Maintaining commit log such as in git, each node machine will record a commit log for each transaction. So before updating entry in machine A, we have to go through commit log first. A separate software will process all the commit logs and recover if an operations fails since we can look at the commit log.

Consistency models define the degree of data consistency.
Some of consistency models are:
Strong Consistency: Any read operation return a value corresponding to the result of the most updated write data item. A user never gets outdated data.
Weak Consistency: When a user performs read operation then may not see the most updated data value.
Eventual Consistency: This is a specific form of weak consistency and when provided enough time all the updates are propagated and all available replicas are consistent.
Among all the consistency models why Strong Consistency is not the ideal?
Strong consistency is achieved by forcing a replica not to accept new reads/writes until every replica has agreed on current write. Strong Consistency is not ideal for highly available systems as it blocks new operations. Most popular databases such as Cassandra and Dynamo adopt eventual consistency.
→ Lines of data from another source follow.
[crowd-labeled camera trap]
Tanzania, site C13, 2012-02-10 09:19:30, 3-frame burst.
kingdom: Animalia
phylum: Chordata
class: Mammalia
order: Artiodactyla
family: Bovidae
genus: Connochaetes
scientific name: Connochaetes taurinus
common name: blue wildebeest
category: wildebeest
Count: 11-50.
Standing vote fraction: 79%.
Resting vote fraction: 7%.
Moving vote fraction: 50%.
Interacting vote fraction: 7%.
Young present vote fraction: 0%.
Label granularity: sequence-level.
Eventual consistency will allow inconsistent values to enter the system in case of concurrent writes and will force the client to read values to reconcile. Usually reconciliation works with versioning to avoid such conflicts.
 

Failure Handling

In order to resolve failure one should first be able to detect failures. Using multicasting one gets to know whether a server is down or not but it becomes inefficient when many servers are in the system. So a better solution would be to use decentralized failure detection methods like gossip protocol where each node maintains a node membership list containing the id of all the members and heartbeat counters. Each node will periodically send heartbeat to a set of random nodes and which in turn propagate to another set of nodes. Once node receives heartbeat, membership list is updated to the latest info. If heartbeat has not reached for more than predefined periods then member is considered as offline. 
Once the failures have been detected it now time for handling them. If one of the nodes become unavailable due to network failure then other healthy servers will process requests (reads, writes) temporarily. When the server is restored back changes will be pushed back to achieve data consistency. This whole process is known as hinted handoff and is usually used to handle temporary failures. What if replica becomes permanently unavailable? We’ll use an anti-entropy protocol to keep replicas in sync. Anti-entropy involves comparing each piece of data on replicas and updating each replica to the newest version. A Merkle tree is used for inconsistency detection and minimizing amount of data transferred. What if data center goes down? In this case instead of having all the servers in one location it is better to have servers distributed across multiple data centers as earlier mentioned.

Client communicates with key-value store API endpoints : get(key) and put(key,value). Coordinator node acts as a proxy between client and the key value store. Nodes are distributed in a ring using consistent hashing. Data is replicated at multiple nodes. There will not be any single point of failute as every node has same responsibilities. Tasks performed by each node include: Failure detection, conflict resolution, replication, detection and resolution, etc.

Write and Read Paths
Cassandra use-case after a write request is directed to a specific node then write request is persisted inside commit log file. Data is saved inside in memory cache. If the cache is full or reaches its threshold value then data is flushed into sorted string table (SS Table). More info on SS Table
After a read request is directed to a specific node, it first checks if data is present in in-memory cache or not. If present, data is returned to the client. 
If data is not present in memory, it will be retrieved from the disk. Bloom filter is used to fetch data from SS Tables efficiently.